Nicolas Mailhot nicolas.mailhot at laposte.net
Sun Feb 19 10:50:31 UTC 2006


Le samedi 18 février 2006 à 23:05 -0600, Dennis Gilmore a écrit :

> One thing i realise  now  is that some people may not want to   or have the 
> resources  to support the development branch.  Its a huge moving target.  not 
> only do you get frequent changes in extras   you get it in core also.  and 
> some people just cant  or dont want to keep up.  we kinda assume  that they 
> will.

I totally agree most maintainers have a range of releases they're
prepared to work on, for some this range centers on devel for others on
legacy.

I thoroughly disagree we should treat all releases the same and let
people contribute to whichever random FE release they want to.

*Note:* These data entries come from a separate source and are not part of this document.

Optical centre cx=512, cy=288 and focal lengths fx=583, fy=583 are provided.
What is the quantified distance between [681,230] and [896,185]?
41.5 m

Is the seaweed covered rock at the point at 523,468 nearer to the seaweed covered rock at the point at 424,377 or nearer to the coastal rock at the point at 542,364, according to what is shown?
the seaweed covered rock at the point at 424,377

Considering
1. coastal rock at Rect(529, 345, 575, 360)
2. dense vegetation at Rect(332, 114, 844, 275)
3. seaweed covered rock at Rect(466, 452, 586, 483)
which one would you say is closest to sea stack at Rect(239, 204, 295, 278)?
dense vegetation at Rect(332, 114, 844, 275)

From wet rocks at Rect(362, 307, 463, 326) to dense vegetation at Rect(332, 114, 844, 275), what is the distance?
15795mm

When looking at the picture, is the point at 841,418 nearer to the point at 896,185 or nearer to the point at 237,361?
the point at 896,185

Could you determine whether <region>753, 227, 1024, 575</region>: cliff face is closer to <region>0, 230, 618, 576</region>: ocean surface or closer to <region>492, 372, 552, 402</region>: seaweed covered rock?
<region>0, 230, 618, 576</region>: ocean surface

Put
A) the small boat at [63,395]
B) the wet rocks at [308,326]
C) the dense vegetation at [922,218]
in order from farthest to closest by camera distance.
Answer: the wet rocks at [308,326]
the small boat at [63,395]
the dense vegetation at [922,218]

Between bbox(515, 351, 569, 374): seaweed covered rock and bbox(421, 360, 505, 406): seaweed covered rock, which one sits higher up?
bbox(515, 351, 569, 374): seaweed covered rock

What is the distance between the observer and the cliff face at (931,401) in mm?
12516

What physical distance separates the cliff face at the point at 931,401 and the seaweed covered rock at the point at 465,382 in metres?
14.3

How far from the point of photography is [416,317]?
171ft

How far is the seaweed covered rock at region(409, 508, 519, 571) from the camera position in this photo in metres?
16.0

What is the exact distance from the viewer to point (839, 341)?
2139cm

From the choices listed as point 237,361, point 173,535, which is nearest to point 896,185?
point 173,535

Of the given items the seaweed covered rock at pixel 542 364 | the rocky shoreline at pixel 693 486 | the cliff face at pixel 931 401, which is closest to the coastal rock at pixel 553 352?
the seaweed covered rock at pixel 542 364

This is what the kernel team used to do in 2.4+2.5 days, and the result
is dispersion of efforts and massive frustration on part of everyone
(2.4 contributors complaining core team does not care about them, core
team complaining freeloaders want them to review 2.4 stuff and won't
help get 2.5 out of the door).

Devel should be mandatory for new functionality. If we don't do that we
betray Fedora goals, because most contributors will do the current
release only. This will mean no one will run/test rawhide and the
various FCn+1Tx, leading to a FCn+1 that slips or sucks, and harming the
whole project (after a while people won't be contributing to current FC
but current FC + a few stabilizing months and so on). Also, devel
packaging is when you see rawhide is missing some crucial bits and when
you can ask for them to be pulled in. After release it's *too* *late*.
RH people have moved to the next release. (this is my main beef with the
other external repositories. They all say devel is too much work, and in
practical terms their influence with users and upstream is used to focus
efforts on FCn-x, diverting efforts that should be used on rawhide)

People not interested in devel can join FEL. That means they also have
no say in what new features get in FE.

We should have three levels of support (more would be nicer for
packagers, but do you imagine the level of frustration of users which
have to evaluate support on a package per package basis ?)

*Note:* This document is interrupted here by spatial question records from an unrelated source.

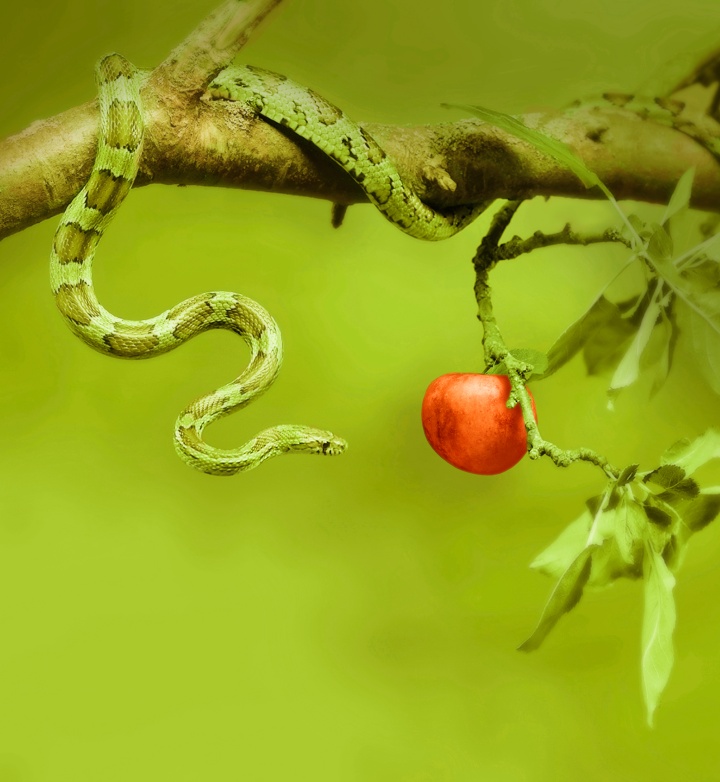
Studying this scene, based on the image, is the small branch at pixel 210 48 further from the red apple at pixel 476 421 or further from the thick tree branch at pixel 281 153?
the red apple at pixel 476 421

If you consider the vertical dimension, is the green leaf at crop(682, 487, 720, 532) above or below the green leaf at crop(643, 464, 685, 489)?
below

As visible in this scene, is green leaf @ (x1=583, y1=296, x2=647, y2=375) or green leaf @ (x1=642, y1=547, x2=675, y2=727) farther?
green leaf @ (x1=583, y1=296, x2=647, y2=375)

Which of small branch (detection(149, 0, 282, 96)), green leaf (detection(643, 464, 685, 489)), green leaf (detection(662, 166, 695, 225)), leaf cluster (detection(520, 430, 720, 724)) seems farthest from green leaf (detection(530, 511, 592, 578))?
small branch (detection(149, 0, 282, 96))

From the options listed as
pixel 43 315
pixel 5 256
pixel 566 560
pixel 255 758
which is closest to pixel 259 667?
pixel 255 758

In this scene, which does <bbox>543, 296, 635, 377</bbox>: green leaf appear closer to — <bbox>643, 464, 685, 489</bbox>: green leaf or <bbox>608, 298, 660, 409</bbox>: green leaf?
<bbox>608, 298, 660, 409</bbox>: green leaf

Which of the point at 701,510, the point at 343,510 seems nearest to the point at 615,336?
the point at 701,510
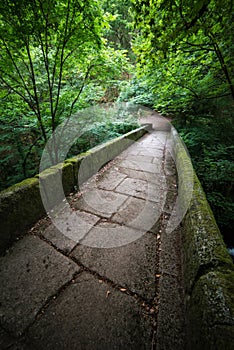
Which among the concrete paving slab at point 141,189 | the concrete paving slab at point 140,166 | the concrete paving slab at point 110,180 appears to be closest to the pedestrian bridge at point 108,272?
the concrete paving slab at point 141,189

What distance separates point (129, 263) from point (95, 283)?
348 mm

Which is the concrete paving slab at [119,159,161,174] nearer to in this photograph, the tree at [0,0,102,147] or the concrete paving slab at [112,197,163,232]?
the concrete paving slab at [112,197,163,232]

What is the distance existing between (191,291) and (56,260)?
115 centimetres

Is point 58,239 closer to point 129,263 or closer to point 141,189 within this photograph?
point 129,263

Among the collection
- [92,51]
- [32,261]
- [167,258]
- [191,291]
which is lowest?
[167,258]

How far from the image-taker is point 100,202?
234 centimetres

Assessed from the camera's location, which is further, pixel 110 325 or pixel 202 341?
pixel 110 325

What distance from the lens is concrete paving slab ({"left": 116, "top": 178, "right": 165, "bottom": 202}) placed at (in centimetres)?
252

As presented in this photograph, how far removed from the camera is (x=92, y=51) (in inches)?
116

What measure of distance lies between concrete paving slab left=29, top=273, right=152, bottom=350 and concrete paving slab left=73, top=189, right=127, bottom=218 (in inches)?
38.6

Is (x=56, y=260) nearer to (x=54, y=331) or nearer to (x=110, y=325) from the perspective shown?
(x=54, y=331)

1. partial maintenance -> devel only or devel+FCn, and only if some
needed features are not present in FCn or FCn-1
2. "standard" maintenance -> same as FC, from devel to FCn-1 till devel
graduates to FCn+1T2
3. "long-term" maintenance -> for packages that are picked up by FEL at
FCn+1T2 time. And FEL should draw a red line after which *no* packages
are maintained anymore (iterate if there is the will and resources to
create a FEL++ team charged with "extended long term" maintenance)

And I absolutely do not mean FEL should be a separate entity with no
access to FE ressources. It could be a FE SIG or something else within
FE. But there must be some coordinating structure, and package lifetimes
should not be decorrelated. Pick up when you want and abandon whenever
you feel so is fine and dandy for packagers, but it's also user hell.
One big part of distribution work is to make something coherent out of
random pieces of software. That includes coherent support durations.